PICICA: "A
população nas ruas que começou a gritar pelo fim da policia militar
(“não acabou, tem que acabar, eu quero o fim da polícia militar”),
reagiu quase inconscientemente ao fim de uma das quatro polícias
militares ainda em vigor no mundo. Dessas, somente a Turquia é uma
democracia e compartilha da militarização de sua polícia, curiosamente,
um dos países que faz parte do ciclo global de mobilizações, deflagrado
em 2013, com intensas mobilizações igualmente a partir de uma questão
urbana, a derrubada de um parque no centro de Istambul. Ademais, a ONU
desde 2012 já recomendou firmemente que o Brasil desmilitarizasse sua
polícia, demonstrando a importância e visibilidade da questão em um
panorama internacional3."
Com, contra e para além da violência policial
26/02/2014
Por Simone da Silva
Por Simone da Silva Ribeiro Gomes, doutoranda em sociologia (IESP-UERJ), para o dossiê UniNômade
–
Com, contra e para além da violência policial – Reflexões a partir de um turbulento junho.
A
centralidade do debate na esfera pública sobre a desmesura da violência
policial a partir das manifestações de junho, ocorridas no Brasil,
parece essencial para discutir a nossa sociedade contemporânea. As falas
sobre a problemática da polícia, quer sobre a desmilitarização; sua
ação nas favelas e periferias – cariocas, mas também em um quadro mais
amplo, nacionais; número de mortos e a perspectiva internacional, com
dados das mortes por ação da polícia comparáveis à países em guerra; os
autos de resistência, figuram atualmente na agenda de discussão depois
do que ficou conhecido como “jornadas de junho”.
Tendo
ocorrido a partir da metade de 2013, impulsionados pela pauta da
(i)mobilidade urbana nas grandes metrópoles brasileiras, tendo a figura
do MPL – Movimento pelo Passe Livre, como um dos protagonistas, as
manifestações de rua que voltaram ao cotidiano democrático nacional
sofreram de um processo de multiplicação de pautas poucas vezes antes
visto.
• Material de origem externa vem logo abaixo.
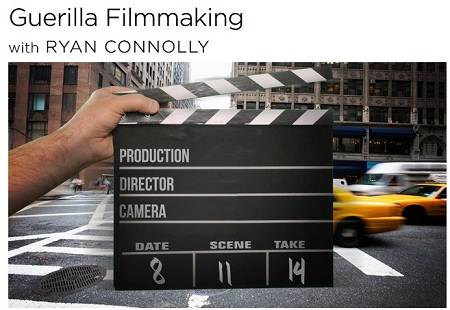 CreativeLive: Guerilla Filmmaking with Ryan Connolly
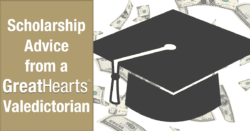 Scholarship Advice from a Great Hearts Valedictorian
A violência policial foi a mais emblemática dessas, atraindo
olhares principalmente da mídia internacional, mas curiosamente pouco
figurando na grande mídia nacional, cuja atenção foi capturada pela
presença dos “black blocs” tupiniquins, jovens encapuzados e vestidos de
preto, gritando as palavras de ordem: “poder popular”, envolvidos em
episódios de quebras de vidraças de banco – nisso, afinal, consistiria a
tática importada da Alemanha da década de 80 – foram apontados como os
grandes algozes da mobilização espontânea das massas.
Pensando
com a violência policial, partimos da contingência do desaparecimento
do pedreiro de 47 anos, Amarildo de Souza, na favela – pacificada – da
Rocinha, em julho desse mesmo ano, que trouxe à tona o estado brutal
policial que toma conta das favelas e periferias do Rio de Janeiro – mas
não exclusivamente dessa cidade. As palavras de ordem “cadê o
Amarildo”, eram onipresentes nas ruas, auxiliadas inclusive pela
projeção em edifícios no entorno das mobilizações de sua foto e dos
dizeres “onde está o Amarildo?”. O pai de sete filhos, ainda em 2013
ficamos sabendo, tinha sido assassinado por policiais da UPP- Unidade de
Polícia Pacificadora1,
o que resultou na discussão sobre o excesso de violência da policia
militar brasileira, mas também sobre a fragilidade do processo de
pacificação das favelas cariocas, deflagrado em 2008.
Ao
desnudar a lógica da UPP, em que a base policial deveria proteger os
habitantes das favelas da violência do tráfico de drogas, mas, em uma
realidade demasiado perversa, são submetidos à outra ordem, que inclui
humilhações, desaparecimentos e outras violências, o rei ficou nu, seria
afinal nossa polícia sempre tão truculenta e demoramos a perceber?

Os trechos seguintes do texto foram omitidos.